Friday, March 14, 2014

Anniversaries

I am about as single as they come so anniversaries have never really been something I've had or celebrated.

Someone asked me the other day if I remember much of the last year. Clearly they don't realize the power of my memory. I can tell you the dates of: my diagnosis, my surgery, my port surgery, each chemo, the day I told my students, my port removal, the day Gary shaved my head, the beginning and end of radiation and probably more I'm forgetting right now. Many of these anniversaries are happening this winter.

These anniversaries are making me want to blog again. I always thought I'd just want to forget 2013. However, it's part of the story of my life (insert my humming of One Direction's song)*. Avoiding it doesn't make it go away and there are things I've realized in the last year that I'd like to get out of my head.

So hopefully there will be more blog posts from me. Yes, you are rolling you're eyes at me. Yes, I've said this before. But hopefully, there will be some people who keep me to this! (You know who you are). So if I have any readers here still.....Jenn's back!

*Hey, I teach high school kids. I'm hip with their music

Holly

*Disclaimer: I swear in this post. Cancer makes you do that. (Wait....what was my excuse before then?)
*Names have been changed


I have mentioned before that one of biggest regrets during chemo was not talking to other patients more.
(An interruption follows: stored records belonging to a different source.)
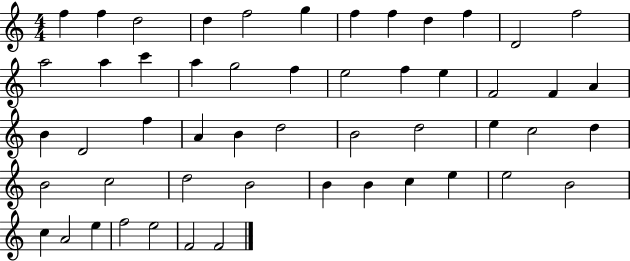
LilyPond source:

{
  \clef treble
  \numericTimeSignature
  \time 4/4
  \key c \major
  f''4 f''4 d''2 | d''4 f''2 g''4 | f''4 f''4 d''4 f''4 | d'2 f''2 | \break a''2 a''4 c'''4 | a''4 g''2 f''4 | e''2 f''4 e''4 | f'2 f'4 a'4 | \break b'4 d'2 f''4 | a'4 b'4 d''2 | b'2 d''2 | e''4 c''2 d''4 | \break b'2 c''2 | d''2 b'2 | b'4 b'4 c''4 e''4 | e''2 b'2 | \break c''4 a'2 e''4 | f''2 e''2 | f'2 f'2 | \bar "|."
}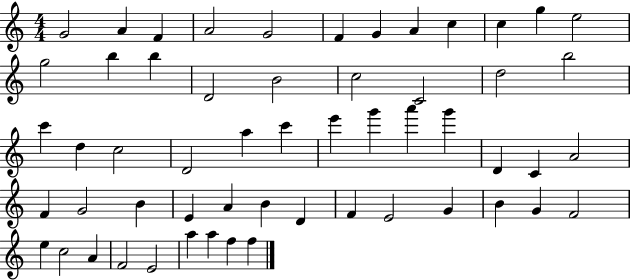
{
  \clef treble
  \numericTimeSignature
  \time 4/4
  \key c \major
  g'2 a'4 f'4 | a'2 g'2 | f'4 g'4 a'4 c''4 | c''4 g''4 e''2 | \break g''2 b''4 b''4 | d'2 b'2 | c''2 c'2 | d''2 b''2 | \break c'''4 d''4 c''2 | d'2 a''4 c'''4 | e'''4 g'''4 a'''4 g'''4 | d'4 c'4 a'2 | \break f'4 g'2 b'4 | e'4 a'4 b'4 d'4 | f'4 e'2 g'4 | b'4 g'4 f'2 | \break e''4 c''2 a'4 | f'2 e'2 | a''4 a''4 f''4 f''4 | \bar "|."
}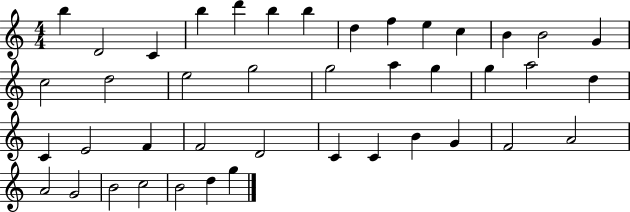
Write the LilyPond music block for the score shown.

{
  \clef treble
  \numericTimeSignature
  \time 4/4
  \key c \major
  b''4 d'2 c'4 | b''4 d'''4 b''4 b''4 | d''4 f''4 e''4 c''4 | b'4 b'2 g'4 | \break c''2 d''2 | e''2 g''2 | g''2 a''4 g''4 | g''4 a''2 d''4 | \break c'4 e'2 f'4 | f'2 d'2 | c'4 c'4 b'4 g'4 | f'2 a'2 | \break a'2 g'2 | b'2 c''2 | b'2 d''4 g''4 | \bar "|."
}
I kept to myself, brought friends, and always requested a private room.  On my very last day of chemo I met Holly. I had actually met her about a month earlier, but hadn't really gotten a chance to chat with her.

Holly and I had a lot in common. Both 35, both single, living in Holland, and both had breast cancer. Her's was stage 2, mine stage 1. She even worked with a parent of one of my students. If we had met under different circumstances, we probably would have been friends. She was very easy to talk to, funny and it made me sad that we had only just met.

She finished chemo about a month after me, but after figuring out that we knew someone in common, we would get updates on each other. I heard all about her reconstructive surgery and when she finished radiation. I'm sure she heard all about my crazy curly hair. I hadn't run into our mutual acquaintance in a while and had been wondering how she was doing.

Last night I got the update. Holly was recently diagnosed with non-operable brain cancer. Of course I was told this at parent-teacher conferences and proceeded to have to spend some time in the bathroom pulling myself together. The total meltdown happened on the ride home when I actually had time to process everything. Note to self: sobbing makes you dizzy so you probably shouldn't have been driving.

I didn't really expect the news to rock me like it did. But I'm sad/terrified/boggled for so many reasons:
  -It's not fair that not even a year after finishing chemo for one cancer, Holly has another. She thirty-
   fucking-five years old! Not that anyone EVER deserves cancer but this is a total slap in the face.
  -How did it even get there? How did they not know?
  -Why didn't the last chemo zap it? (yes I know, it probably wasn't there)
  -How do you even face your own mortality that young?
  -Why didn't we keep in contact? How can I help?
and absolutely worst of all,
  -She's my age, she had my cancer, she could be me.

Rational Jenn knows she is healthy. She knows that all of her scans have come back clean. She knows that he doctor told her Tamoxifen is good to be on. It's that irrational Jenn that lost it. It's irrational Jenn that needed a breakdown of every symptom she'd had before her diagnosis. Irrational Jenn started fretting about every single ache and pain she's had lately and convinced herself it was bad.

I realize that this will not be the last time one of these meltdowns will happen, but they are not something I am looking forward to.

I am sending thoughts and strength to Holly, her family, her friends, her coworkers and everyone else in her life.

Cancer, you seriously are a little beeeyotch!